From the docs example (https://kristofferc.github.io/Tensors.jl/stable/man/constructing_tensors/#Constructing-tensors-1), it looks like `SymmetricTensor{order,dim,T}` is incomplete type specification, so that the elements of `Solid3D_2` are vectors with abstract element types.
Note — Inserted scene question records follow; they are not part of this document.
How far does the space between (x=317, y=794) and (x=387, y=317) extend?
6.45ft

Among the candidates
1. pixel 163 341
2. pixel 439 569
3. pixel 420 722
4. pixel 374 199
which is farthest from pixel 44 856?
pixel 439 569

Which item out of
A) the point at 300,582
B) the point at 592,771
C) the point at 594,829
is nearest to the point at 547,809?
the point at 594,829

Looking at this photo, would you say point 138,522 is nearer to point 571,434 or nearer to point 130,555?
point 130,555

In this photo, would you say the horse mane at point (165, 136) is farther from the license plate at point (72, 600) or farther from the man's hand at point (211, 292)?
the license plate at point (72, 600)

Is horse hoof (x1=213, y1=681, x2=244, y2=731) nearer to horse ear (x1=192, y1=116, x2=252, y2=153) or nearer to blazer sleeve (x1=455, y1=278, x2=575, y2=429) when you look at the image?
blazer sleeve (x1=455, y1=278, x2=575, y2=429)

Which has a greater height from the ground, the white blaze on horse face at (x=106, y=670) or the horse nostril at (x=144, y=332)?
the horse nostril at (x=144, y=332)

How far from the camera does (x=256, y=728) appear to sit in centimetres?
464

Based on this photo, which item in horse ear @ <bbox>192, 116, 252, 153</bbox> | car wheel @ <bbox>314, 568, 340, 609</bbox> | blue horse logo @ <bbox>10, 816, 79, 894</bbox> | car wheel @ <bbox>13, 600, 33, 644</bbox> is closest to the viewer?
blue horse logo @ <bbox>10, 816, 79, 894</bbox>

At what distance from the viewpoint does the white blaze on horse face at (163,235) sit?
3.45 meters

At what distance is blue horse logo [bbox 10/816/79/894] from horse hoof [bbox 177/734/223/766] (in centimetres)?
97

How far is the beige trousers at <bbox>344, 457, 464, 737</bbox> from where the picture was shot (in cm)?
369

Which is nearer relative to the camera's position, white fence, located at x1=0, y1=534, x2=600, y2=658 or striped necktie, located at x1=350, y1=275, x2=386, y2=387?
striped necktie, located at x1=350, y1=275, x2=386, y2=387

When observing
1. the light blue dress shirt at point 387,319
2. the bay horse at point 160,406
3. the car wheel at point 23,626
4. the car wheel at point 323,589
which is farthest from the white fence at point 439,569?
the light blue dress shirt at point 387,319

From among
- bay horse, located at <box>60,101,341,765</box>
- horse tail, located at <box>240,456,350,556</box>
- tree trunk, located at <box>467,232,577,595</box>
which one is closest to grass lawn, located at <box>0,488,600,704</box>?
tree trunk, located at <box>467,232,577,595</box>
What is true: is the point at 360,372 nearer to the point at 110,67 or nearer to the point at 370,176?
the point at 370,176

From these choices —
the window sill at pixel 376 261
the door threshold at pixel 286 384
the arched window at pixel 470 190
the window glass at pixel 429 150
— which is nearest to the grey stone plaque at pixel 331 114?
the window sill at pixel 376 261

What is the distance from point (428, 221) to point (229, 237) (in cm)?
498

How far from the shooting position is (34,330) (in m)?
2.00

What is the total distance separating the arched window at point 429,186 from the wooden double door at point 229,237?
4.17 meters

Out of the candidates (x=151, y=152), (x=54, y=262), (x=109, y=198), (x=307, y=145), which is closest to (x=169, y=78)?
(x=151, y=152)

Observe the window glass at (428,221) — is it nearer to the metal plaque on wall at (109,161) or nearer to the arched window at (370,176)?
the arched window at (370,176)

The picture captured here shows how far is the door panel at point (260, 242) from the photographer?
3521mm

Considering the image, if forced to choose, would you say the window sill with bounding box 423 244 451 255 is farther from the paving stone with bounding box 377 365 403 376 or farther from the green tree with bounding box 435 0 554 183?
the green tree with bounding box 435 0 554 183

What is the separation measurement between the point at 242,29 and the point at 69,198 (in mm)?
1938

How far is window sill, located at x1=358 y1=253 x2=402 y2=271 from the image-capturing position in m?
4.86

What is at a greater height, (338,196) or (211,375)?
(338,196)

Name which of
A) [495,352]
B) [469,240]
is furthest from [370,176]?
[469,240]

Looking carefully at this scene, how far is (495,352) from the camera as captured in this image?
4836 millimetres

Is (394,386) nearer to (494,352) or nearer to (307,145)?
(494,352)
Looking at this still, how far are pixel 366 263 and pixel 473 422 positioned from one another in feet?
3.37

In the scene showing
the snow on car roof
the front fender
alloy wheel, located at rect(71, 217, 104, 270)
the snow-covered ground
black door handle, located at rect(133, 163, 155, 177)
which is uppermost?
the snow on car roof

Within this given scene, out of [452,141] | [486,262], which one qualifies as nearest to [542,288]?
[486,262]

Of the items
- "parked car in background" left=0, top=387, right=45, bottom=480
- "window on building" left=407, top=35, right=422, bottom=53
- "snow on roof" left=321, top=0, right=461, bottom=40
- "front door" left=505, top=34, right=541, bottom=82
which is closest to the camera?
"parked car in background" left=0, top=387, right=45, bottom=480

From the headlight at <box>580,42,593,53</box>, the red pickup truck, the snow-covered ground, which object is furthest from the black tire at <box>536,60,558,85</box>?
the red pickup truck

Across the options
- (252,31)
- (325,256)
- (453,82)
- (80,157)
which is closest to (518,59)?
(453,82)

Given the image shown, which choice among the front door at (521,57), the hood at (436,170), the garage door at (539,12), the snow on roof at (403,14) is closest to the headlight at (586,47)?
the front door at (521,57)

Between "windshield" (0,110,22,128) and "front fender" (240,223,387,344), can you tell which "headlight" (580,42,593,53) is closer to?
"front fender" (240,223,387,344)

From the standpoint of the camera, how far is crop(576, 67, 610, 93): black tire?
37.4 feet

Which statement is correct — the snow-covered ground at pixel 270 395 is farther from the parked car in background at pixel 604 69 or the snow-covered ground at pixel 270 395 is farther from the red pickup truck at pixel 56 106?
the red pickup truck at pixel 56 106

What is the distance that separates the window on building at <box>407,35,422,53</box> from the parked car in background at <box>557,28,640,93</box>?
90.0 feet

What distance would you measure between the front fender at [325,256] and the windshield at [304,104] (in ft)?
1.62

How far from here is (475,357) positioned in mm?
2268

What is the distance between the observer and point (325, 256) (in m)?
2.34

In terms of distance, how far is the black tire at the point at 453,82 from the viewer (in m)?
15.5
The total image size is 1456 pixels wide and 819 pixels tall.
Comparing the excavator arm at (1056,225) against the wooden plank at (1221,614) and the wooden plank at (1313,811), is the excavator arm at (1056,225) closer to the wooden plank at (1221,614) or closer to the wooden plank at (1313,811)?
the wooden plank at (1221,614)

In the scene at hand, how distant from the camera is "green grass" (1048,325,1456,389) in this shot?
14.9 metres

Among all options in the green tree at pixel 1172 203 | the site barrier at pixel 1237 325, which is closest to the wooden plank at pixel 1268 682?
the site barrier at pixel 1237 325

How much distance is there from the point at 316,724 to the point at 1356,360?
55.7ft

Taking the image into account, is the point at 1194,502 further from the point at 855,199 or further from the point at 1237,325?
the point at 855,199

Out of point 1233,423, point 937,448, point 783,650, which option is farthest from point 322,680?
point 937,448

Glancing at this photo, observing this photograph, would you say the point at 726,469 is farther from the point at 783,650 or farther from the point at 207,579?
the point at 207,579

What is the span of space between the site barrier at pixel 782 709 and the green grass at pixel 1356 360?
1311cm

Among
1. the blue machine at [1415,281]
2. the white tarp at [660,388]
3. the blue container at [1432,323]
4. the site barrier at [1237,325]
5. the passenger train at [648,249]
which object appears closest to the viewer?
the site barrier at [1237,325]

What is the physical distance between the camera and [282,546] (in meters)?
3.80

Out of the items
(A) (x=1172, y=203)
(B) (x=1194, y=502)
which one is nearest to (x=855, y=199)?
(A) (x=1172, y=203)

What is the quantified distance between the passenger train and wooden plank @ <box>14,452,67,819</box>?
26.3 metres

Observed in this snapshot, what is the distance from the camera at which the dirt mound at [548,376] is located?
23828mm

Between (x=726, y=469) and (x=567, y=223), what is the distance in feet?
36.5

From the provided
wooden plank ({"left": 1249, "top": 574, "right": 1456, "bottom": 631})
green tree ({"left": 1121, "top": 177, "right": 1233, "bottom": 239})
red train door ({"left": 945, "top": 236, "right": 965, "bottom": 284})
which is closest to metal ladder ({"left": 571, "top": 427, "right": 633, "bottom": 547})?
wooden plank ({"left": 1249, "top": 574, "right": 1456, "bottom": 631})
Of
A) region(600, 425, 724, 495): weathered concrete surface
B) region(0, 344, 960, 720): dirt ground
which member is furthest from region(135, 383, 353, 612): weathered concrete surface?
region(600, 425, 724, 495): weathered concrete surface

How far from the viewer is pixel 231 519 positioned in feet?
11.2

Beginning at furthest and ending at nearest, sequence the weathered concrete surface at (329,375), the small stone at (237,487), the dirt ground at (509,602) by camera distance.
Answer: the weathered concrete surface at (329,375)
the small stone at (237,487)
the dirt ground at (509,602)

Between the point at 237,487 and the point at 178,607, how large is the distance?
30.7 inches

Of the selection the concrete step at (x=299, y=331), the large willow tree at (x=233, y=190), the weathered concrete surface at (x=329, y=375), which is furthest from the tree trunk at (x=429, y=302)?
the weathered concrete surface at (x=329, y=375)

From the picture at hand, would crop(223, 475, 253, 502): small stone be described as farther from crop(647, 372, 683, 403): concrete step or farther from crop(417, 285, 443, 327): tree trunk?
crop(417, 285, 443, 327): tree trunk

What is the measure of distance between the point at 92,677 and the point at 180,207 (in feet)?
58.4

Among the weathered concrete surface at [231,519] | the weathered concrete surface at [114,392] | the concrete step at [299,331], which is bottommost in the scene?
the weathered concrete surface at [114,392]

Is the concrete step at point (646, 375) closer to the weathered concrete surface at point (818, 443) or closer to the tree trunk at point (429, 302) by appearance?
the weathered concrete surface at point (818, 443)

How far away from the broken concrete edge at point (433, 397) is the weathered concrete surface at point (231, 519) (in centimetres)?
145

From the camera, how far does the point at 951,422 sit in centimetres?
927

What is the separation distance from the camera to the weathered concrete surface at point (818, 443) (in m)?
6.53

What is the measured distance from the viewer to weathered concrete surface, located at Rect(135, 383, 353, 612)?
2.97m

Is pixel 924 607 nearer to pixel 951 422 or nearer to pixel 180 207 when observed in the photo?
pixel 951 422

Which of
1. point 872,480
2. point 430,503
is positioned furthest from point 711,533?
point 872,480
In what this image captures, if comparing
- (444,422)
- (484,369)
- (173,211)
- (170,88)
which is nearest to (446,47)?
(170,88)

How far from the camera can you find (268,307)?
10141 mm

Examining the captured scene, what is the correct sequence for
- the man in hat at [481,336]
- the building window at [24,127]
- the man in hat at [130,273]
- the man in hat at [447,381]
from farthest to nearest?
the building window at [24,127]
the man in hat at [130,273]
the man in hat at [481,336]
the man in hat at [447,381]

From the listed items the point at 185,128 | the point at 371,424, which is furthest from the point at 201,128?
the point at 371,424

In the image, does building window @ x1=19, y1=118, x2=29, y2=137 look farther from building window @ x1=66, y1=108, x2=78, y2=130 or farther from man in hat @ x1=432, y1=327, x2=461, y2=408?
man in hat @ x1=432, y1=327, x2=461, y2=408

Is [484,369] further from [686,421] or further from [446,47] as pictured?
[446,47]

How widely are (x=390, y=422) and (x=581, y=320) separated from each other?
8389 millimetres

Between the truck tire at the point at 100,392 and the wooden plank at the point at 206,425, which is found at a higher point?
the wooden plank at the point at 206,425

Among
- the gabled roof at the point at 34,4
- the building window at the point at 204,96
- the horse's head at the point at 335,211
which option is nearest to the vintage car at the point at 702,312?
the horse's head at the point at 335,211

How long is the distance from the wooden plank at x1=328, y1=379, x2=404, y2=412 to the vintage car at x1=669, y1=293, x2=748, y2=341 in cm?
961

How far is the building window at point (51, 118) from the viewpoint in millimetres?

The complete type signature must be `F :: Vector{Tensor{2,3,Float64,9}}` and `ϵ :: Vector{SymmetricTensor{2,3,Float64,6}}`, I guess.
Try the following definition:

``````struct Solid3D_2{T<:Tensor{2,3,<:AbstractFloat}, ST<:SymmetricTensor{2,3,<:AbstractFloat}, IT<:Integer}
F :: Vector{T}           # Tensor{order,dim,T<:Real} F, 2x2 matrix
ϵ :: Vector{ST}  # Tensor{order,dim,T<:Real} F, 2x2 matrix
σ :: Vector{ST}  # F, 2x2 matrix
parcount::IT
function Solid3D_2(count)
defor    = zeros(Tensor{2,3}, count) #fill(zero(Tensor{2, 3}),         count)
strain    = zeros(SymmetricTensor{2, 3},count)
stress    = zeros(SymmetricTensor{2, 3},count)
T, ST = eltype.(defor, strain)
return new{T,ST,Int}(defor,strain,stress,count)
end
end
``````

Thanks Vasily, I used your suggestion, but not a parameterised struct:

``````function main_static_arrays(solid)
defor = solid.F
epsi  = solid.ϵ
stres = solid.σ
for ip = 1:solid.parcount
J             = det(defor[ip])
Finv          = inv(defor[ip])    # no memory alloc
P             = J*stres[ip]*Finv'  # convert to Piola Kirchoof stress, no memory alloc
L             = Finv*Finv
D             = 0.5  * (L + L')  # no memory alloc
end
end

function main_tensor(solid)
defor = solid.F
epsi  = solid.ϵ
stres = solid.σ
for ip = 1:solid.parcount
J             = det(defor[ip])
Finv          = inv(defor[ip])    # no memory alloc
P             = J*stres[ip]⋅Finv'  # convert to Piola Kirchoof stress, no memory alloc
L             = Finv⋅Finv
D             = symmetric(L)  # no memory alloc
end
end

function main1()
parCount = 100000
s1       = Solid3D_1(parCount)
@btime main_static_arrays(\$s1)
end

function main2()
parCount = 100000
s2       = Solid3D_2(parCount)
@btime main_tensor(\$s2)
end

main1()
main2()
``````
``````julia> include("Main_Test_Tensor.jl")
51.429 μs (0 allocations: 0 bytes)
77.122 μs (0 allocations: 0 bytes)
``````

Seems to me symmetric(A) is slow as I removed it, Tensors.jl was faster slightly.